King Crimson est, à l'origine, un groupe de rock progressif fondé en 1969. Le groupe s'est beaucoup transformé au long des années tant dans sa constitution (le seul membre resté depuis le début est Robert Fripp, guitare, piano, claviers) que dans sa créativité. Le groupe est toujours en activité aujourd'hui mais plus vraiment fidèle à ce son qui a fait de lui un groupe phare de l'underground rock. A l’origine, il y a les frères Giles : Mike (batterie) et Peter (basse), et Robert Fripp, rejoints ensuite par Ian MacDonald (cuivres, claviers et guitare). Mais c'est le recrutement de Greg Lake qui donne son envolée lyrique et schizoïde (« 21st century schizoid man ») au groupe.
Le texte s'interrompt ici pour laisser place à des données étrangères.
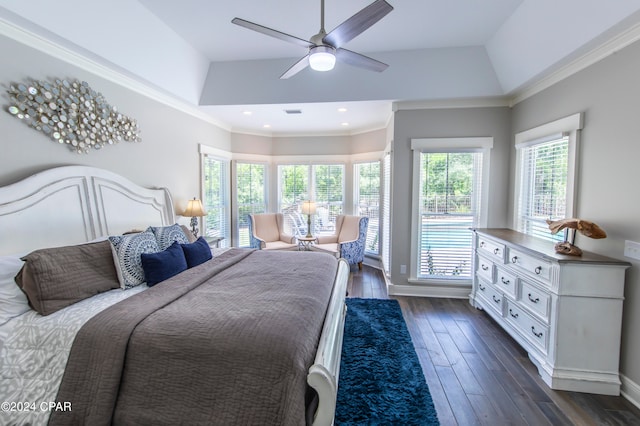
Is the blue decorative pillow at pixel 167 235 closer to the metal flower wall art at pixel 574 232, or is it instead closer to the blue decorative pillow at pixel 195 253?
the blue decorative pillow at pixel 195 253

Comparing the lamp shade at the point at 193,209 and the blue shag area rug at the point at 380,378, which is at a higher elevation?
the lamp shade at the point at 193,209

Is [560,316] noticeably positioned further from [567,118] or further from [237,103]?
[237,103]

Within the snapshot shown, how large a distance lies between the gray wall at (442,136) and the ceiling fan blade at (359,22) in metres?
2.18

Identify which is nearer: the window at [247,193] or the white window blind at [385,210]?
the white window blind at [385,210]

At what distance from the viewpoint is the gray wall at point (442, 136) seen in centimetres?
394

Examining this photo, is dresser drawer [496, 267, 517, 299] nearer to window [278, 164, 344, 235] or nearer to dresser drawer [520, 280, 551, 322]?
dresser drawer [520, 280, 551, 322]

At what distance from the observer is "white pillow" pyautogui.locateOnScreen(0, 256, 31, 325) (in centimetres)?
175

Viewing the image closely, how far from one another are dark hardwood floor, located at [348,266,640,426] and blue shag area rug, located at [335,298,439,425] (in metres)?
0.12

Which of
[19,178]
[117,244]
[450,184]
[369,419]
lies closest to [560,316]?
[369,419]

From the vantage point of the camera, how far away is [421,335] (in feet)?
10.0

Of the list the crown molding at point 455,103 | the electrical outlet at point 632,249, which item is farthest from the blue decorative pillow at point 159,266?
the electrical outlet at point 632,249

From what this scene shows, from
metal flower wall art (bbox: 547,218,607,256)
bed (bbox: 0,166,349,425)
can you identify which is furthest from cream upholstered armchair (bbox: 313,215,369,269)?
metal flower wall art (bbox: 547,218,607,256)

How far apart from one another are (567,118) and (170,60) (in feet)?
13.6

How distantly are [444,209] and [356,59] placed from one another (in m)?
2.53
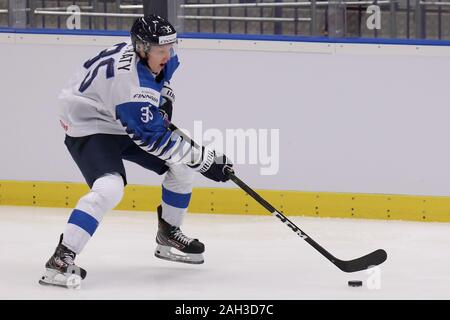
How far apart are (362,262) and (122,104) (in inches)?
46.5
Et c'est dès lors la propulsion dans le panthéon des groupes rock incontournables avec leur album In te court of the crimson king (littéralement : dans la cour du roi cramoisi). Peter Townshend (The who) dira de cet album qu'il est « un chef d'oeuvre de l'étrange ». En effet, dès les premières notes de Crimson king, c'est un son garage, un peu crado mais très maîtrisé qui déferle des enceintes. Une guitare sourde, des cuivres poussifs et délirés, une batterie légère et précise. La voix de Greg Lake semble sortir d'outre-tombe. Le rythme devient de plus en plus effréné au cours de la chanson.
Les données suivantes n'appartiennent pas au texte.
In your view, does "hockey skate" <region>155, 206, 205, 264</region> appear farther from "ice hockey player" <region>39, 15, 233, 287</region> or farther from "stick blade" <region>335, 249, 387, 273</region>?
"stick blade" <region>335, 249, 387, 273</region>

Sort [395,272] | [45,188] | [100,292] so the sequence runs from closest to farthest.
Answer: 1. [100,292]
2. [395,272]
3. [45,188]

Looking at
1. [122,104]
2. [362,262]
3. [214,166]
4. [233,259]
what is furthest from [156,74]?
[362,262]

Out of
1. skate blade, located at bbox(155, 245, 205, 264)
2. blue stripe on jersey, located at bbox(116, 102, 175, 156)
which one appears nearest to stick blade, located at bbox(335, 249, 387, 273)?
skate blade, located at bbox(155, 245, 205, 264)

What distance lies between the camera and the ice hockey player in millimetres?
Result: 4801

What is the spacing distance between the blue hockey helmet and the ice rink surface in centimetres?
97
Le texte énigmatique annonce déjà l'ambiance d'inquiétante étrangeté de l'album, ce symbolisme figuré par des images d'une splendeur surréaliste : « Patte de chat, griffe de fer, les neuro chirurgiens crient pour en avoir plus, à la porte empoisonnée de la paranoïa ». Chaque morceau de cet album est un joyeux embrouillamini de toutes les références et influences possibles. Les morceaux s'enchaînent comme autant de songes, de ces délires paranoïaques du roi cramoisi.
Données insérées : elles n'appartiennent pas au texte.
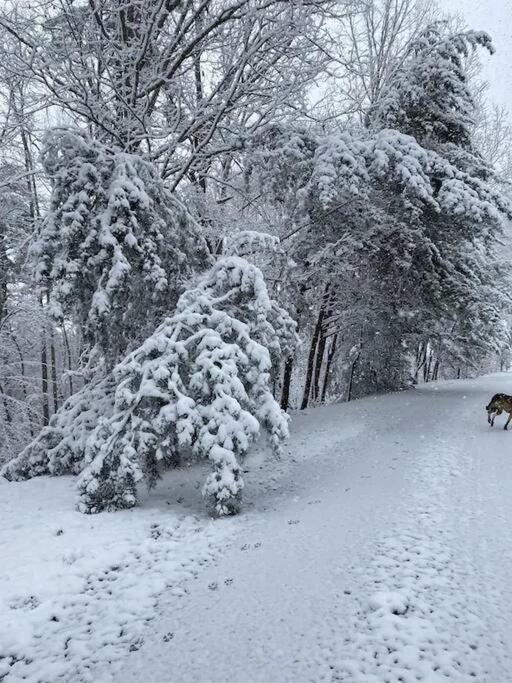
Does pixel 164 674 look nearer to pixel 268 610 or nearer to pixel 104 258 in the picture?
pixel 268 610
De la poésie également avec les chansons « Moonchild »et « Epitaph » : « Appelle la enfant de lune, dansant dans les profondeurs d’une rivière, enfant de lune solitaire rêvant dans les ombres d’un saule ». Ou encore : « La confusion sera mon épitaphe tandis que je rampe sur un sentier craquelé et défoncé ». Des paroles signées Peter Sinfield, profondément imprégnées d'une imagerie médiévale et fantasy. La Cour du roi cramoisi reste un album éternel et irremplaçable.
Difficile de faire mieux ensuite, même si le groupe, avec ses nombreux musiciens passants, signe par la suite des albums de rock progressif très inspirés, mais plus jamais autant. Les albums In the wake of Poseïdon et Lizard sont encore des ovnis de la scène rock de l'époque, mêlant la mythologie à des ambiances musicales fantasmagoriques et hallucinées. Le groupe, amputé de Lake, poursuit ses expérimentations entre jazz et rock (15 albums à leur actif) pour s'ancrer plus avant dans le jazz-fusion, le rock expérimental voir le métal progressif.